A loop for repetition consists of a loop-end
block. You formulate a condition with alt-else-end
. You can add notes with the Note
keyword and a position specification. This tells Mermaid whether to place the note in the image to the right or left of the node.
Gantt Diagram
A Gantt bar chart shows the chronological sequence of events and project steps (Figure 5). After the gantt
keyword, you assign a program title
and specify the dateformat
. For each subproject, define a heading using the section
keyword; in Figure 5, the three areas are named Weather Data Evaluation
, Hardware Procurement
, and Documentation
.

For each section of the subproject, assign a title that appears inside the box. If the text does not fit in the box, it will be displayed next to the box. Each section defines an identifier – i.e., a unique name – as well as a position and a time specification. You can use either an exact time or a value of the form after section_name
as position specifiers.
Setting Up Mermaid
Mermaid packages are available for some Linux distributions, but other distros haven't yet added the packages to their repositories. See your Linux distro's package manager to see if a package is available.
If you can't find Mermaid in your distro's package repository, you can still install it using the Node Package Manager (npm) [5] from the JavaScript framework Node.js [6]. To set up Node.js 9 and Mermaid under Debian, Ubuntu, or Linux Mint, run the five commands in Listing 2 as an administrative user.
Listing 2
Installing Mermaid
§§nonumbers # curl -sL https://deb.nodesource.com/setup_9.x | sudo -E bash - # apt-get install nodejs # apt-get install build-essential # npm install -g mermaid # npm install -g mermaid-cli
The first two steps install Node.js. The third command loads the build-essential
package, which contains important tools for building software. The last two steps set up Mermaid with npm, both as a JavaScript framework and as a command-line tool.
After the installation, you can use the mermaid
command, to which you pass the desired output format of the graphic and the file with the diagram description when calling. For example, the following command creates a graphic in PNG format from the source code file flowchart.txt
:
$ mermaid --png flowchart.txt
To generate an SVG file instead, specify -s
or --svg
as the output format parameters. In the case of this example, the generated image file goes by the name of flowchart.png
or flowchart.svg
.
In our lab, we discovered that the command-line tool offers only a subset of the options offered by the online version. In addition, the generated images differ from the output in the online editor: For example, edge labels and arrowheads are missing. The local Mermaid also constantly trips up over non-standard characters and brackets in descriptions. Another weak point is the design of the diagrams. The command-line tool does not currently let you include your own style sheets. Thus, the output is limited to the three styles provided.

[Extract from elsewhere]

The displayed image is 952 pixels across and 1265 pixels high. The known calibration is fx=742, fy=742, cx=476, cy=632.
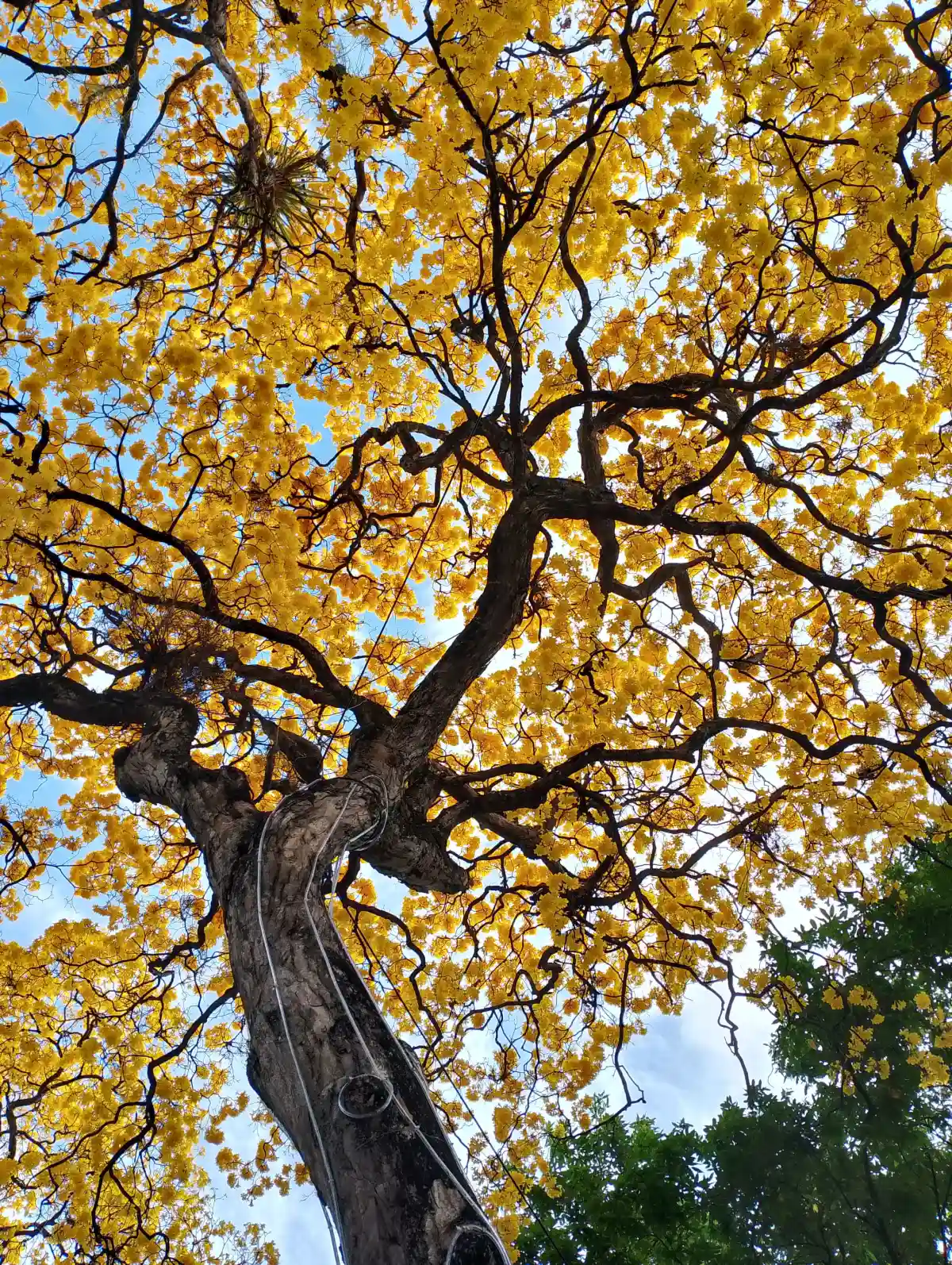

The add-on module mermaid-filter [7], which uses pandoc to help Markdown understand Mermaid statements directly while translating from Markdown to HTML and thus builds the diagrams in the background, could also do with a revision. The description sounds promising, but the installation failed on Debian 8/9. The reason for this remains unclear.
To work around these problems, you can only use the SVG format images generated by the online editor. Automation only partially succeeds; your only option is to prepare the images or turn to Graphviz. If you want to process the output of Mermaid elsewhere in your documents, you must therefore use the basically less suitable PNG format.
Both the online version and the installable version produced faulty vector graphics: Common web browsers display them reasonably correctly, but programs like Gimp, LibreOffice Draw, Inkscape, or Adobe Illustrator can't do anything with them. However, since the less buggy online version only offers SVG as an export format, you have no choice but to continue working with screenshots.